Speaker
Description
Two-dimensional as well as 3-D electromagnetic calculations of transient magnetic field diffusion are compared to experimental results providing unique insight into the impact of pertinent parameters on the diffusion process. For simulation, the finite element method (FEM) is employed while a pulsed high magnetic field testbed operating at a peak current of 40 kA is utilized to generate experimental magnetic field diffusion data. The complexity of the diffusion of the transient magnetic field through the walls of conductive shielding structures is elucidated in detail. Most relevant is the diffusion condition where conductor thickness is on the order of one skin depth, a situation typical to many pulsed power systems.

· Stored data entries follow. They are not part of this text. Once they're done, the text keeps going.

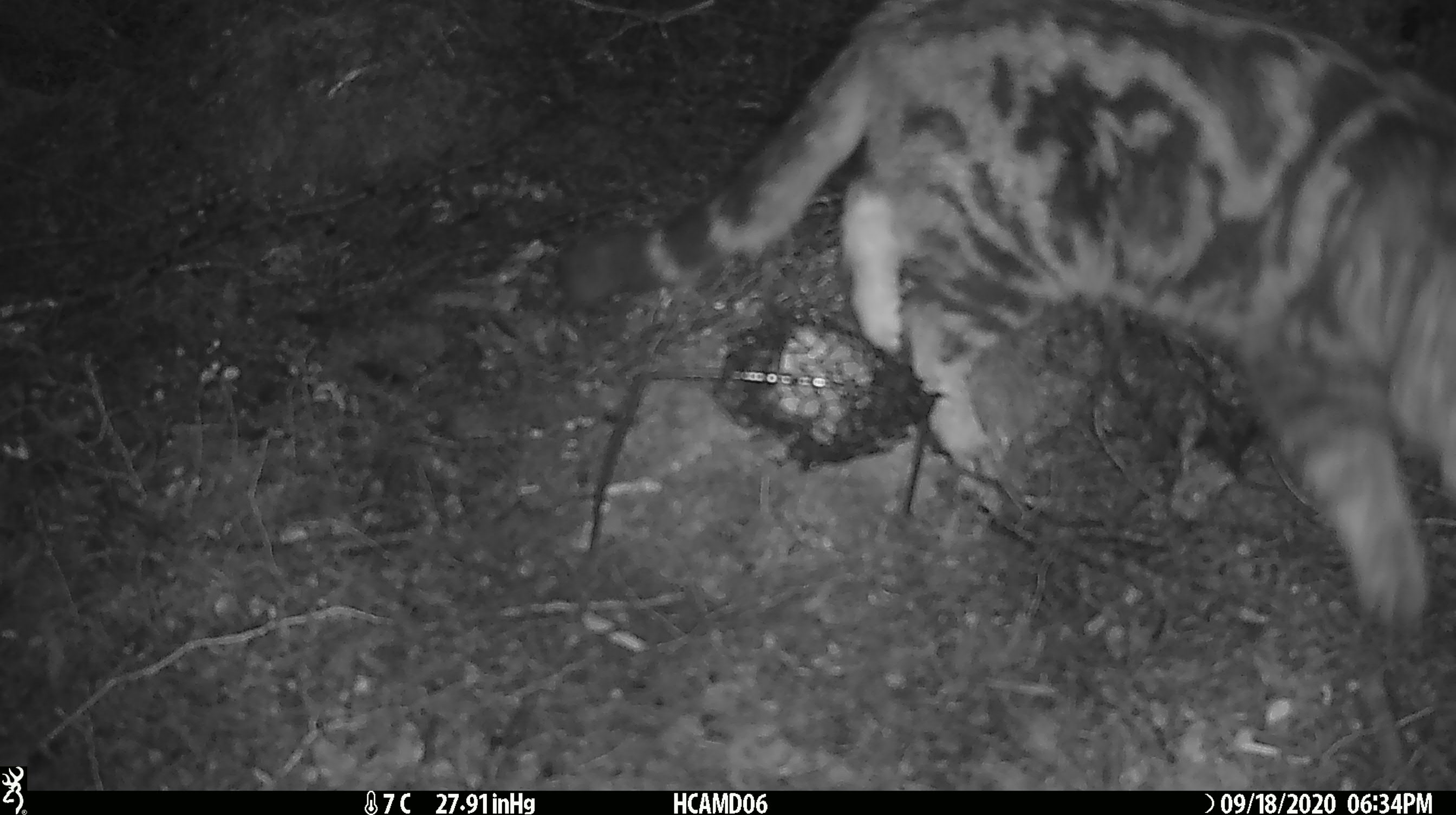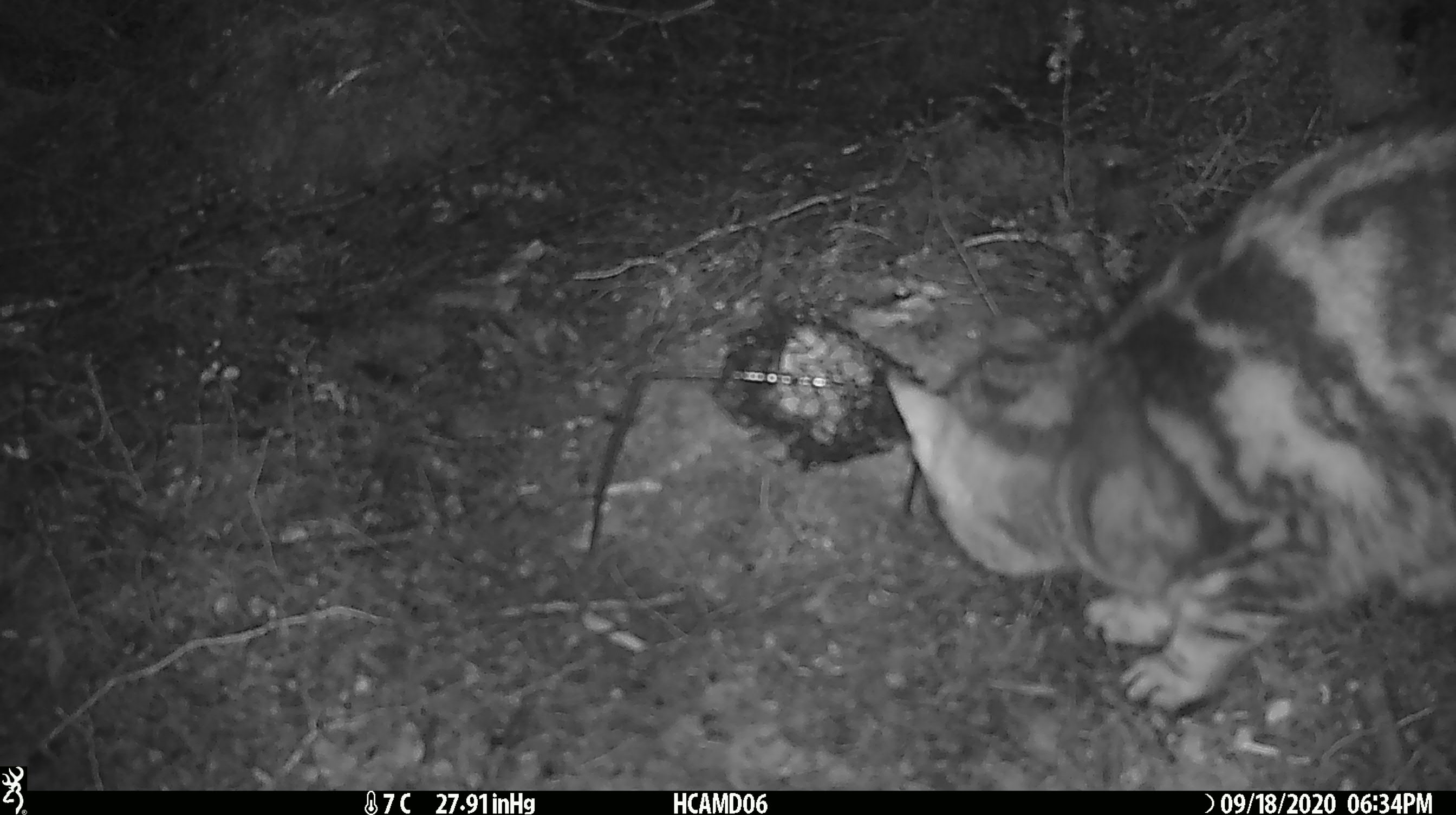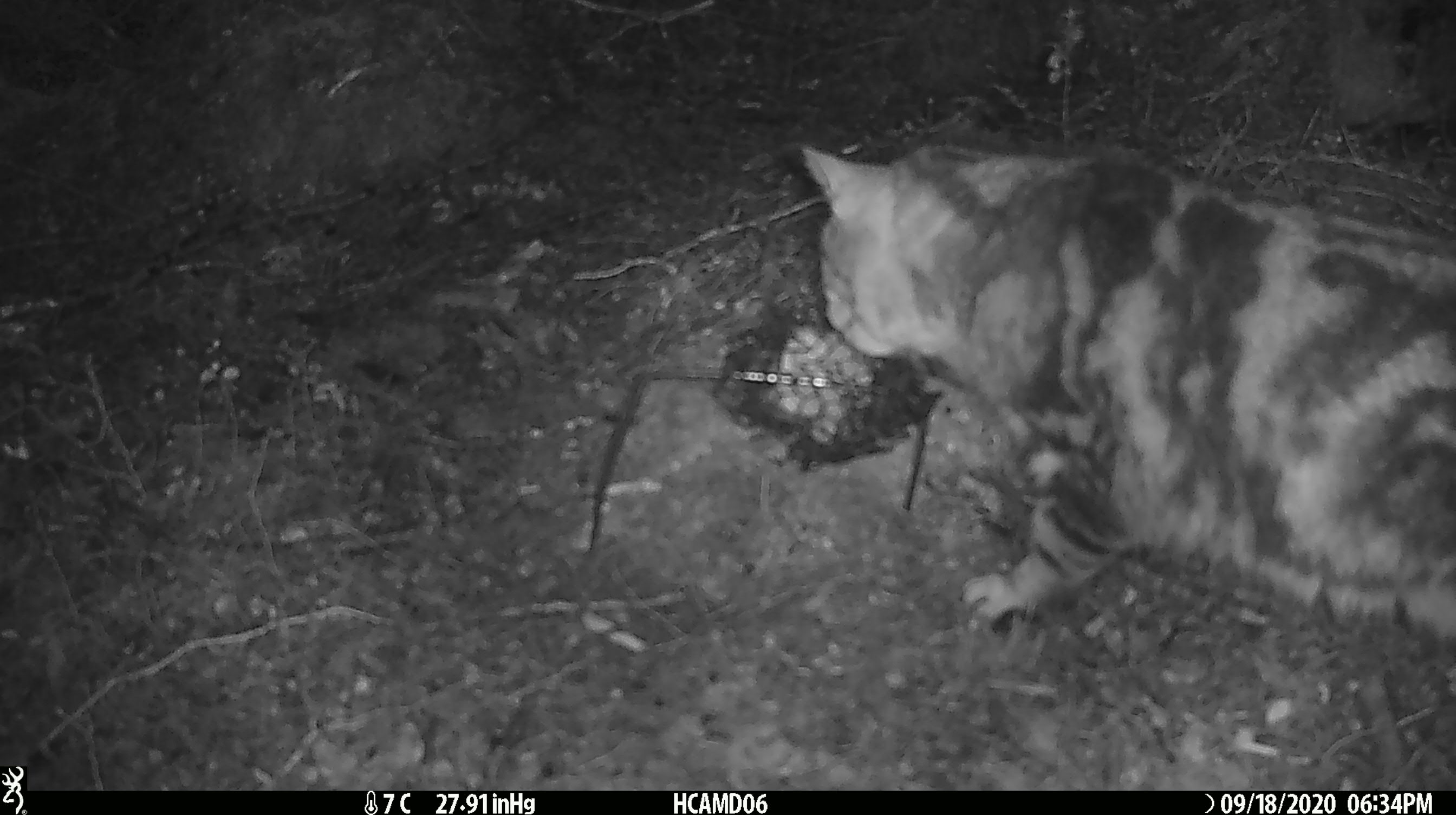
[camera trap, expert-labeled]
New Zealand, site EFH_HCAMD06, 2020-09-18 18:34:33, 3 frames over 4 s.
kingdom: Animalia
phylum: Chordata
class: Mammalia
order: Carnivora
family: Felidae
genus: Felis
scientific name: Felis catus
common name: domestic cat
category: cat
Cat (domestic cat) (Felis catus).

Any conductive structure subject to a time-varying magnetic field gives rise to an eddy current distribution in the conductor that opposes the incident field. This current distribution decays with a characteristic time constant, similar to that of a loop with inductance L and resistance R, resulting in a finite delay and attenuation of the diffused field. For practical geometries subject to highly divergent external magnetic fields, these complex induced current distributions are at best difficult to predict analytically and shielding performance even more so.

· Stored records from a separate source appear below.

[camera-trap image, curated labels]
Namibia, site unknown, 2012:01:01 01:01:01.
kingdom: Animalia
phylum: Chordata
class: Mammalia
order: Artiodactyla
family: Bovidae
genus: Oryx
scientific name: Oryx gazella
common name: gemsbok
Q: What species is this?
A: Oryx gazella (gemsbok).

Clearly, the magnitude and direction of the diffused field are highly dependent on a variety of geometrical and material parameters, including wall thickness, conductivity, permeability, and excitation frequency. Further, conductive loading of a shielding structure’s internal volume will result in significant degradation of the shielding performance due to compression of the internal field. For instance, simulation of a cylindrical shielding geometry with a wall thickness of approximately one skin depth yielded a factor of five increase in the diffused field magnitude when the internal non-conductive volume is reduced by ninety percent. The introduction of imperfections, such as slots and holes, within the structure walls, is also considered.